This post is still being written — please check back later. Posted: May 2026.
Bountylist started as a marketplace for small bounties aimed at serial hackers — post a problem, set a reward, let developers compete to solve it. It has since grown into spread.xyz, a generalized marketplace where the same homepage feed shows roles, résumés, and small jobs side by side.
The interface decision
The site is a deliberate Craigslist clone. Black text on a white page, 13px Helvetica, purple links, dotted section underlines, no rounded corners, no cards, no hero. The whole homepage is three columns of directory entries arranged taxonomically: community, blog, events on the left; for-sale, services, research in the middle; jobs, résumés, receipts, discussion forums on the right. Each column item is a plain text link.
This was the early product decision, and it's load-bearing. A marketplace with three users feels like a ghost town if it shapes itself like Stripe or Lever, because the chrome implies a scale the data doesn't have. A directory page shaped like Craigslist reads as populated even when most of the rows are static taxonomy — the eye can't immediately tell which links go to live listings and which go to static category pages. The site feels useful before it is useful. The cost of this choice is that the interface looks like 1998 to people who weren't raised on it; the benefit is that it onboards bounty posters and recruiters without any explanation of what the product is.
The /jobs view
Jobs and bounties share one listing format: a date, a one-line title, a price, and an open/closed state. Prices range from $50 for a Spotify email scrape to $10k for an eval leaderboard to $$$ for "build AGI." The interface refuses to distinguish between serious requests and joke requests, because the people who post on a Craigslist-shaped board enjoy that ambiguity. Real listings get answered; joke listings turn into recruiting copy.
Single-blind contact
The interesting machinery is the messaging layer. When you reply to a listing the system mints a tagged forwarding address — apply+<listingId>@spread.xyz — and routes mail through it. Both sides write back without ever seeing the other's real address.
The Cloudflare Worker email handler accepts inbound mail at that tagged address, looks up the listing's Durable Object, and fans the message out to whichever real address is on the other side of the thread. Single-blind is preserved end-to-end: neither party sees the other's real email until both opt in. The aliasing also means recruiters can keep applicants warm without leaking either side's address into a CRM.
How state lives on both sides
The same conversation has to look right in Gmail and in /inbox, and replies typed in either surface have to land in the same thread. That works because every thread is one Durable Object, with a small SQLite schema inside it: a message table (one row per send/receive — direction, from, to, subject, body, the Cloudflare message id, the In-Reply-To header, a timestamp) and a meta table that pins the real poster email, the real recruiter email, and the canonical subject. The DO is named by the thread id (in v1 that's just the listing id, so each listing has at most one open conversation).

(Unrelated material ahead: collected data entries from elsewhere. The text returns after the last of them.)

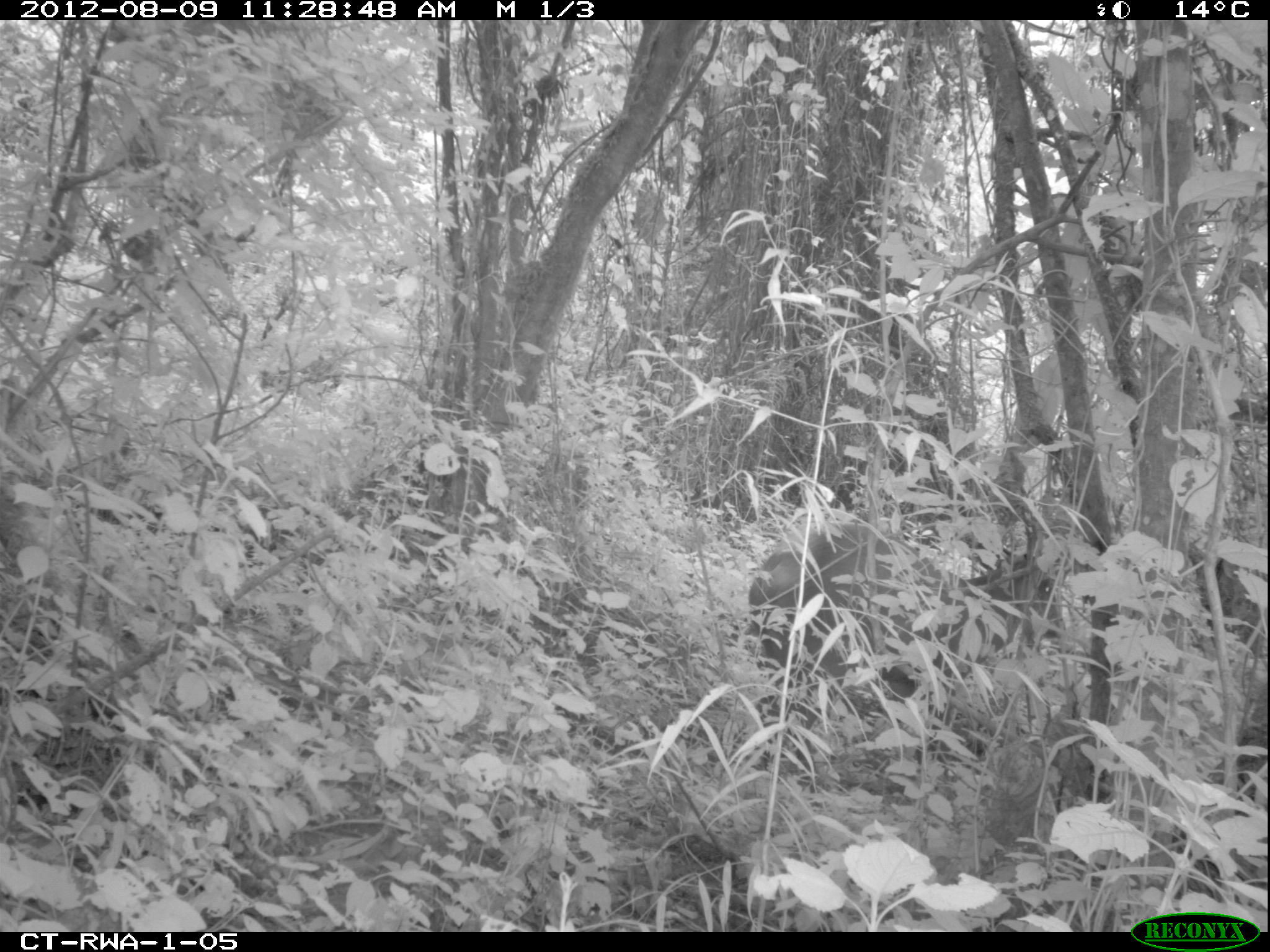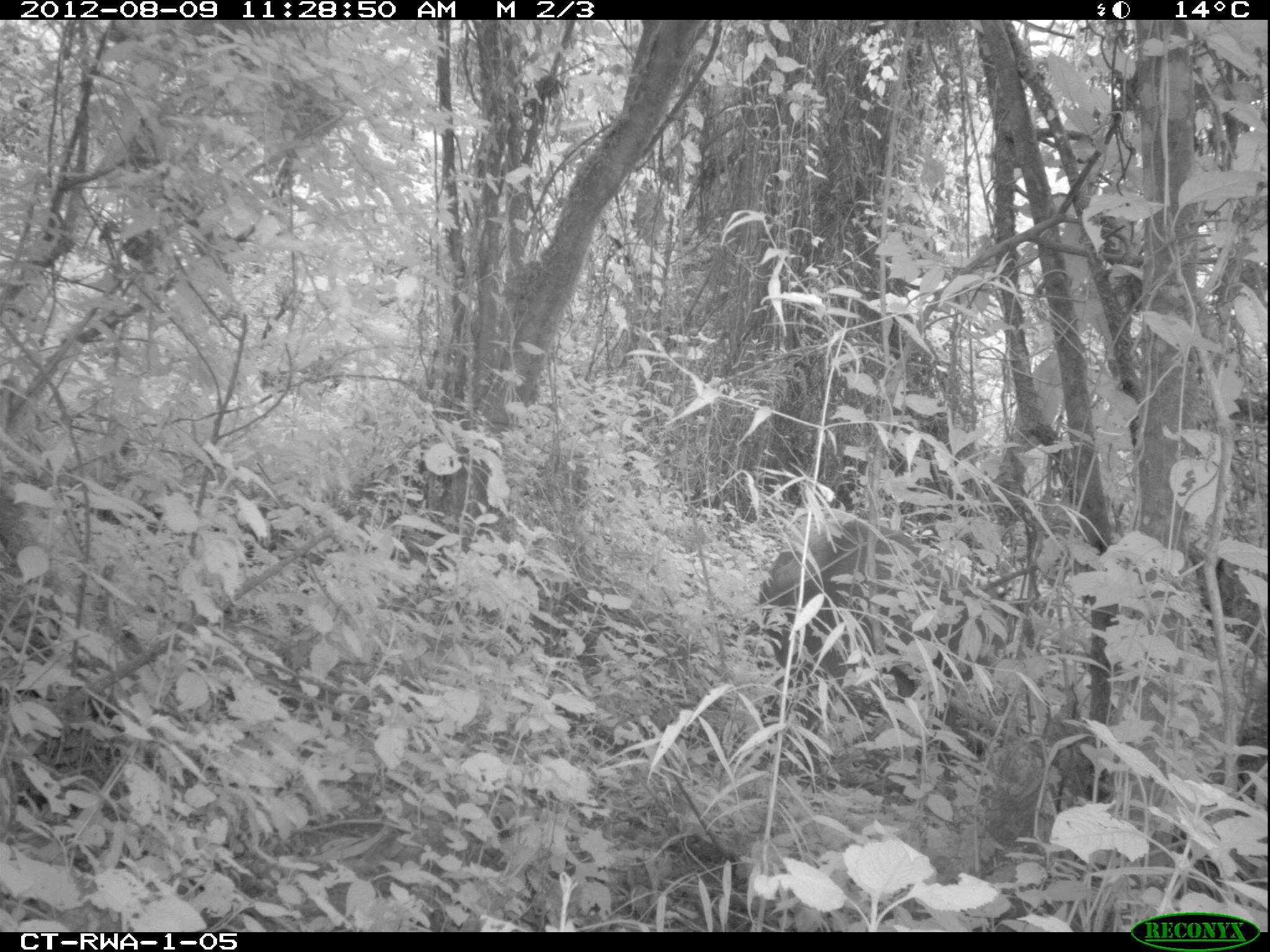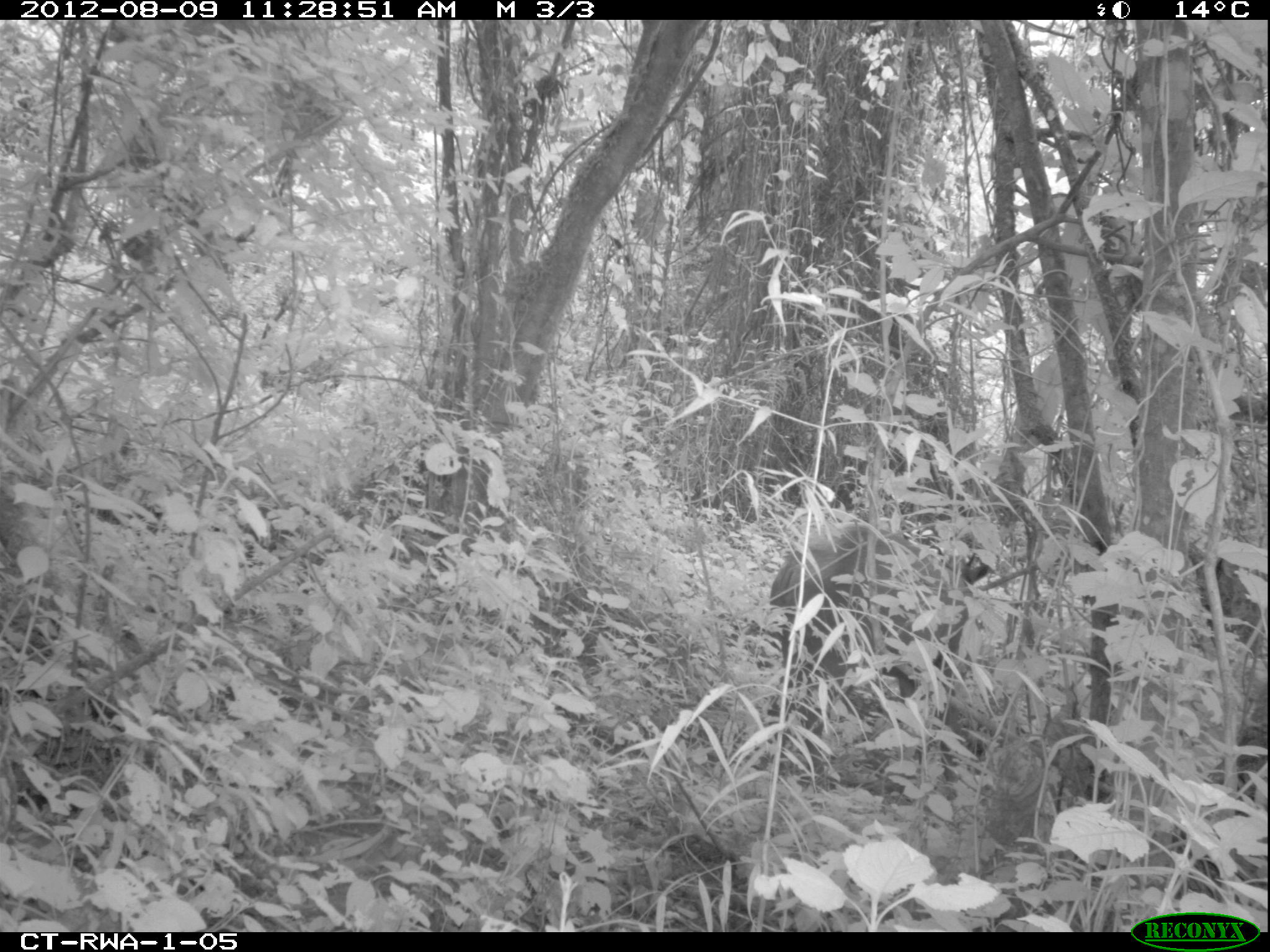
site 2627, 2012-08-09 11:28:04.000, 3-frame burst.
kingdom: Animalia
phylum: Chordata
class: Mammalia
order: Artiodactyla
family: Bovidae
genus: Cephalophus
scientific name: Cephalophus nigrifrons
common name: black-fronted duiker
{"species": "Cephalophus nigrifrons (black-fronted duiker)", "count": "1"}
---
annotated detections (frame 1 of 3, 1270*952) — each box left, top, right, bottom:
cephalophus nigrifrons: 749, 527, 915, 704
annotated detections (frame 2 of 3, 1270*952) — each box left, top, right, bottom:
cephalophus nigrifrons: 759, 517, 1032, 788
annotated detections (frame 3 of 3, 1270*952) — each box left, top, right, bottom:
cephalophus nigrifrons: 769, 526, 893, 701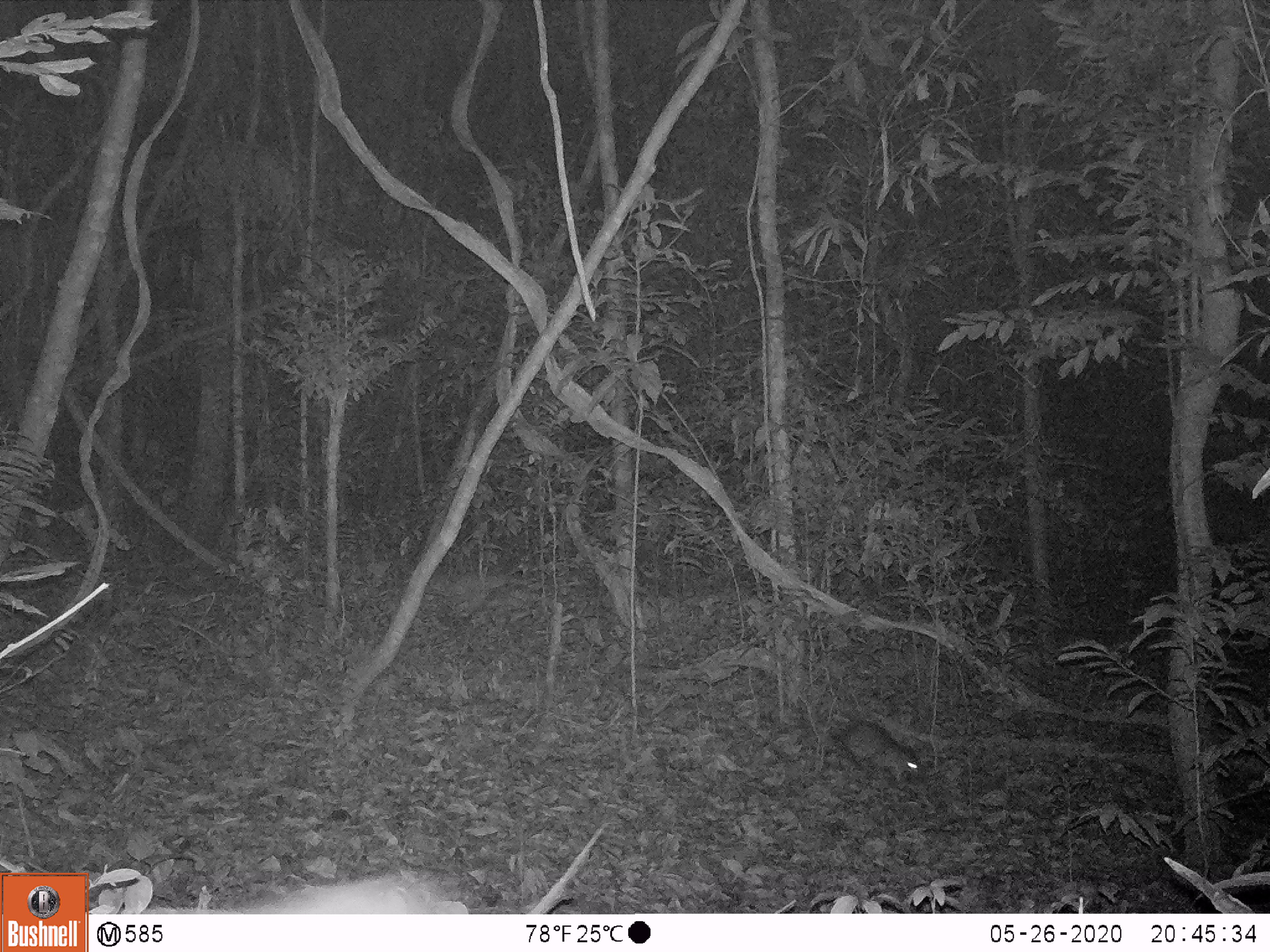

When the recruiter hits Send the first time, the worker creates the ThreadDO, persists the outbound row, then sends from apply+<listingId>@spread.xyz with the poster's real address as the recipient — so the poster's Gmail thread is anchored to the proxy address forever. When mail comes back in, Cloudflare Email Routing delivers it to the worker; the worker parses the apply+<id>@ tag, opens the DO by name, appends an inbound row, and sends the canonical-subject copy out to whichever real address is not the sender. The In-Reply-To and cf_message_id are stored so threading stays intact across both surfaces.
The /inbox view is just the DO's own log. Because the only authenticated viewer is one of the two participants, the worker is the only place that ever knows both real addresses — they live in the meta table and never leave it. The other side's emails always show the proxy address as the From, and any reply they type lands on the worker first.